Architecture

Keptn is a control plane for continuous delivery that runs on Kubernetes. When installing Keptn on a Kubernetes cluster, core components, Tiller, and Istio are installed. Keptn itself follows an event-driven approach with the benefits of loosely coupled components and a flexible design that allows easily integrating other components and services. The events that Keptn understands are specified here and follow the Cloud Events specification v2.

Keptn architecture

Prerequisites

During a Keptn installation, following components are installed on the Kubernetes cluster:

Keptn CLI

The Keptn CLI needs to be installed on the local machine and is used to send commands to Keptn. To communicate with Keptn you need to know a shared secret that is generated during the installation and verified by the api component.

Note: A dedicated Keptn CLI section is provided here, which helps you to get started and lists all commands that are currently available.

Keptn core components

Keptn has a number of core components that are set up during the installation.

api

The api component provides a publicly exposed REST API that allows to communicate with Keptn. Thus, it receives the commands from the CLI and executes the requested tasks. However, the api component mostly uses other internal services or forwards events to the eventbroker. In addition to the REST API, the api component maintains a websocket server to forward Keptn messages to the Keptn CLI.

eventbroker

The eventbroker is responsible for receiving all events, transferring non-Keptn events into valid Keptn Cloud Events, and sending those into NATS.

distributor

A distributor receives event messages from NATS and sends the events to services that have a subscription to the event topic. Thus, each service has its own distributor that is configured for the events to receive/send and the subscribed service.

mongodb-datastore

The mongodb-datastore provides means to store event and log data in a mongodb deployed in your Keptn cluster. In its current implementation, the service provides two REST endpoints: (1) /events, (2) /logs. Stored data can be requested by using those endpoints.

bridge

The Keptn Bridge lets a user browse the Keptn’s log by providing a user interface that shows all Keptn events and log messages correlated to those events.

Note: A dedicated section for the Keptn Bridge is provided here, which explains how to access it and shows the user interface.

configuration-service

The configuration-service is a Keptn core component and used to manage resources for Keptn project-related entities, i.e., project, stage, and service. The entity model is shown below. To store the resources with version control, a Git repository is used that is mounted as persistent volume. Besides, this service has functionality to upload the Git repository to any Git-based service such as GitLab, GitHub, Bitbucket, etc.

Entity model

------------          ------------          ------------
|          | 1        |          | 1        |          |
| Project  |----------|  Stage   |----------| Service  |
|          |        * |          |        * |          |
------------          ------------          ------------
  1 \                   1  \                   1  \
     \ *                    \ *                    \ *
   ------------           ------------           ------------ 
   |          |           |          |           |          | 
   | Resource |           | Resource |           | Resource |  
   |          |           |          |           |          |  
   ------------           ------------           ------------ 

internal-keptn-services

This category of services reacts on Keptn events and perform: (1) initial tasks like creating a project or creating a service, (2) continuous delivery tasks like deploying or promoting a service, and (3) continuous operations tasks such as scaling a replica set or rolling back a deployment.
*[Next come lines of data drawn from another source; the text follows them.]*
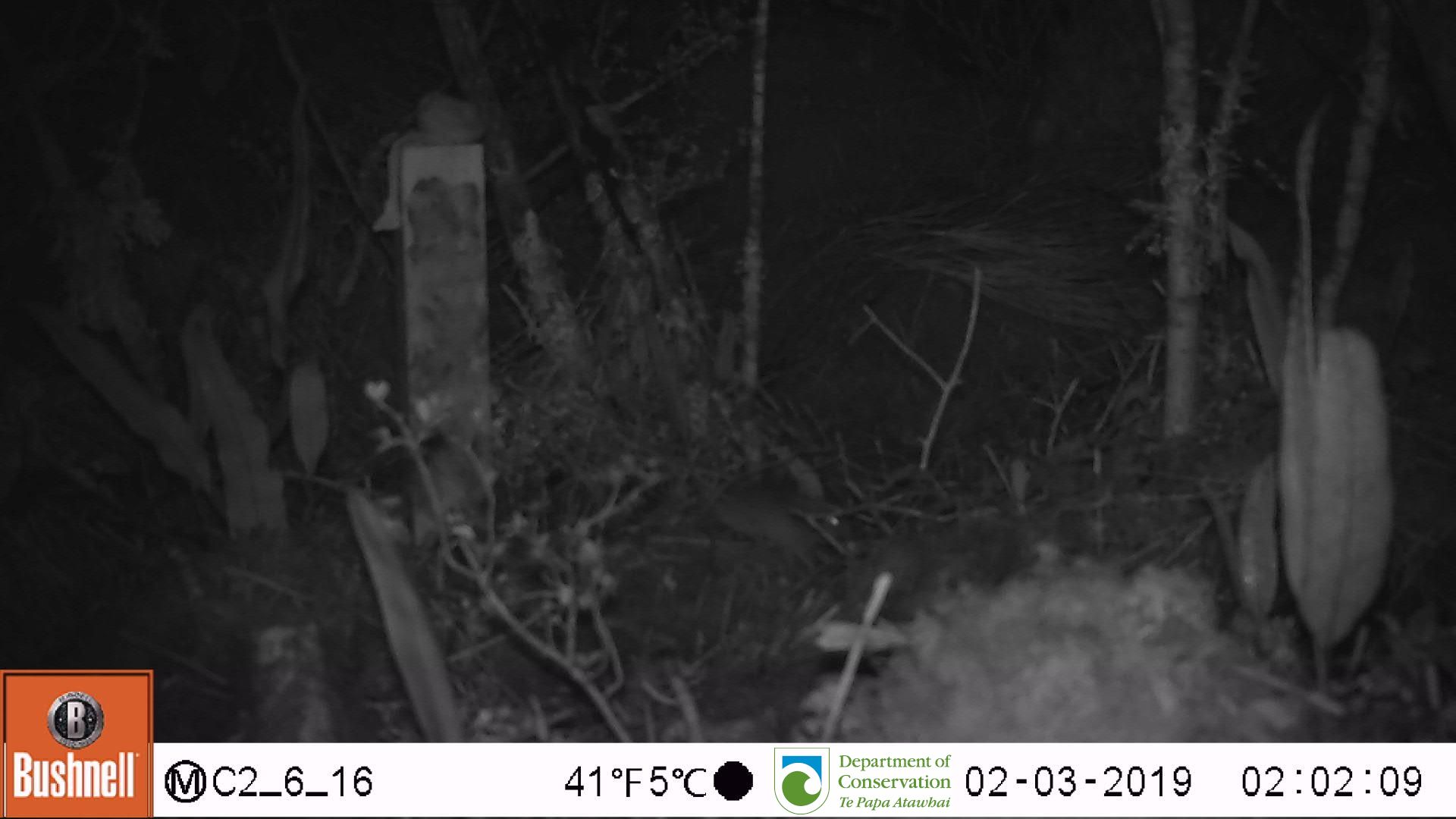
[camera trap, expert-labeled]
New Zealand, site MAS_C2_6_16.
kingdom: Animalia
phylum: Chordata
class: Mammalia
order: Rodentia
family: Muridae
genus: Mus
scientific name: Mus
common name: mouse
Mouse (Mus).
  • shipyard-service: It is responsible for creating a project and processing a shipyard file that defines the stages each deployment has to go through until it is released to end-users.

  • helm-service: It has two responsibilities: (1) creates/modifies the configuration of a service that is going to be onboarded, and (2) fetches configuration files from the configuration-service and applies those using Helm. The current Helm version used by this service is helm 2.12.3.

  • wait-service: It is responsible for delaying a Keptn workflow for a specified duration.

  • gatekeeper-service: It implements the quality gate in each stage, i.e., depending on the evaluation result it either promotes an artifact to the next stage or not.

  • remediation-service: It uses the remediation configuration of a service and execute the tasks specified there.

Keptn services

To enrich the continuous delivery as well as the continuous operations use cases, Keptn relies on services from the community. Those services can be easily plugged into the workflows to enrich the delivery pipeline or to further automate operations.

Note: A dedicated tutorial is provided here, which helps you to implement a custom service for Keptn.